By Fletcher Simwaka, contributor:
One Sunday afternoon of this year’s September, Alick Gondwe was, on his way from church, disturbed by noise of a physical fight inside a roadside house.
The man assaulting his wife was Benjamin Mvalo, a well-known football player many youth in Chanozga-Ng’oma Village, Traditional Authority Mtwalo in Mzimba District, look up to.
Gondwe, a male champion under ActionAid Malawi’s “Audacity to Disrupt Gender-based Violence against Women and Girls” Project in the area, engaged the couple in a long session, counselling and sensitising them to the dangers and human rights implications of gender-based violence (GBV).
Since then, Mvalo is a changed man and has been taking a leading role in engaging fellow men to stop sexual and GBV (SGBV) against women and girls in the area.
“I used to abuse alcohol, which influenced me into beating up my wife. Moreover, here in Mzimba, beating up a wife is not regarded as GBV. So I regarded it as a normal way of teaching my wife some good manners in line with our culture.
“However, Alick Gondwe opened my eyes and I am now a dedicated champion of the campaign against GBV because I know there are a lot of men who still beat up their wives like I used to,” Mvalo, 32, says.
According to the latest Malawi Demographic and Health Survey, 34 percent of women aged between 15 and 49 reported experiencing physical violence, 14 percent sexual violence, and 23 percent emotional violence.
These “blood-curdling” statistics compel Gondwe to reason that introducing the male championship in the fight against SGBV in the area is proving effective in shifting attitudes, behaviour and norms among the male folk.
He says, as male champions, they are reaching out to fellow men with campaigns against SGBV in areas women cannot reach.
Gondwe says he and fellow male champions in the area have been employing the ‘barbershop toolkit’ innovation in platforms such as bawo, drinking joints and football matches to engage men on the anti-SGBV crusade.
“We want men to be discussing issues around GBV with deeper self-reflection. Most men now realise that indulging in GBV is not part of masculinity but a criminal conduct. The chiefs are also in full support of the campaign” he states.
Gondwe adds that the male champions are also working with other structures such as women forums, community policing and community victim support units in following up on SGBV cases in the area.
He says male champions are engaging chiefs on how to handle cases of wife abandonment by men who flock to South Africa in search of greener pastures.
“It is a worrisome situation here.

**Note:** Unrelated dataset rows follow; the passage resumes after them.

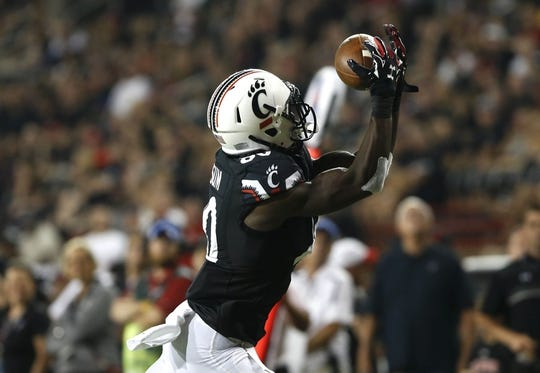 Sep 5, 2015; Cincinnati, OH, USA; Cincinnati Bearcats wide receiver Alex Chisum (80) makes a catch for a touchdown in the second half against the Alabama A&M Bulldogs in the second half at Nippert Stadium. The Bearcats won 52-10. Mandatory Credit: Aaron Doster-USA TODAY Sports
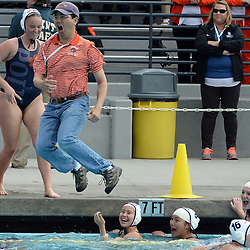 Pasadena Poly head Ryan Katsuyama jumps in the pool after defeating Ocean View 10-4 to win the Division 6 Championship water polo match at William Woollett Jr. Aquatics Center in Irvine, Calif., on Saturday, February 28, 2015.
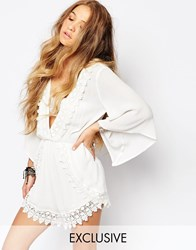 Kiss The Sky Playsuit With Plunge Neck And Lace Trim Cream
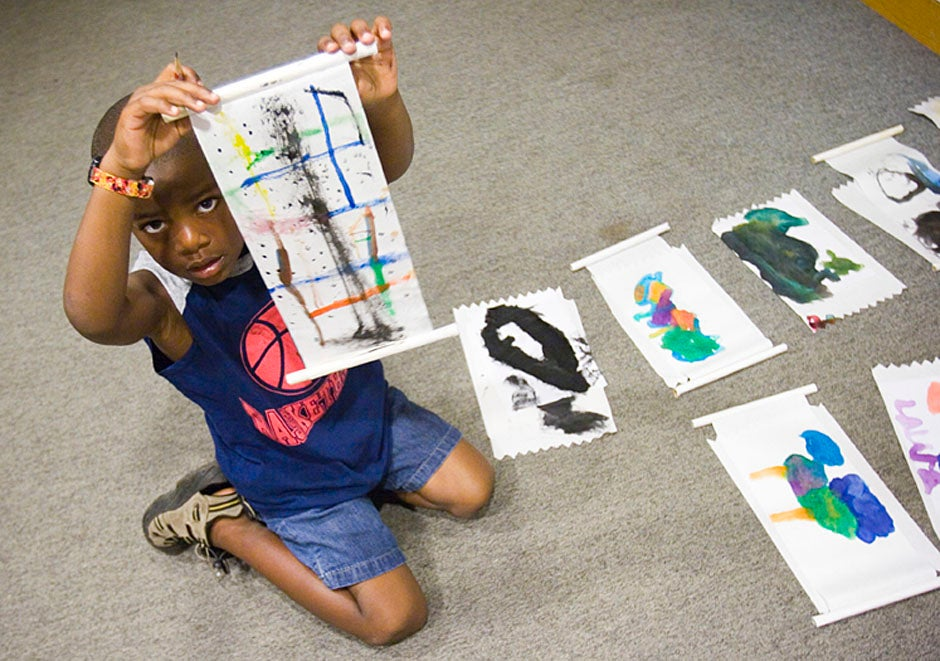 A Boston student shows off his work during a visit to the Sackler Museum. Stephanie Mitchell/Harvard Staff Photographer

Most young men simply marry women and leave them at home alone and go to South Africa in search of economic opportunities.
“We want to lobby for establishment of by-laws which will make a woman have freedom to divorce a husband who cannot return from South Africa after a period of three years,” he says.
Gondwe is one of the 25 male champions trained in the area under the project, which falls under the European Union (EU)-funded Spotlight Initiative (SI) which ActionAid Malawi is implementing with funding from United Nations (UN) Women.
Geared towards accelerating efforts to eliminate violence against women and girls including SGBV and harmful practices, SI is built around six inter-connected and mutually reinforcing pillars focusing on laws and policies, institutions, prevention and social norms, response services, data and the women’s rights movement.
Reflecting on SI’s impact in 2021, Minister of Gender, Community Development and Social Welfare Patricia Kaliati commended the EU-UN partnership for complementing government’s efforts in eliminating violence against women and girls in Malawi.
“The fight against violence against women and girls is not for government alone. As government, we are excited to see how the Spotlight Initiative has contributed to the protection of rights of women and girls in the past years,” Kaliati said.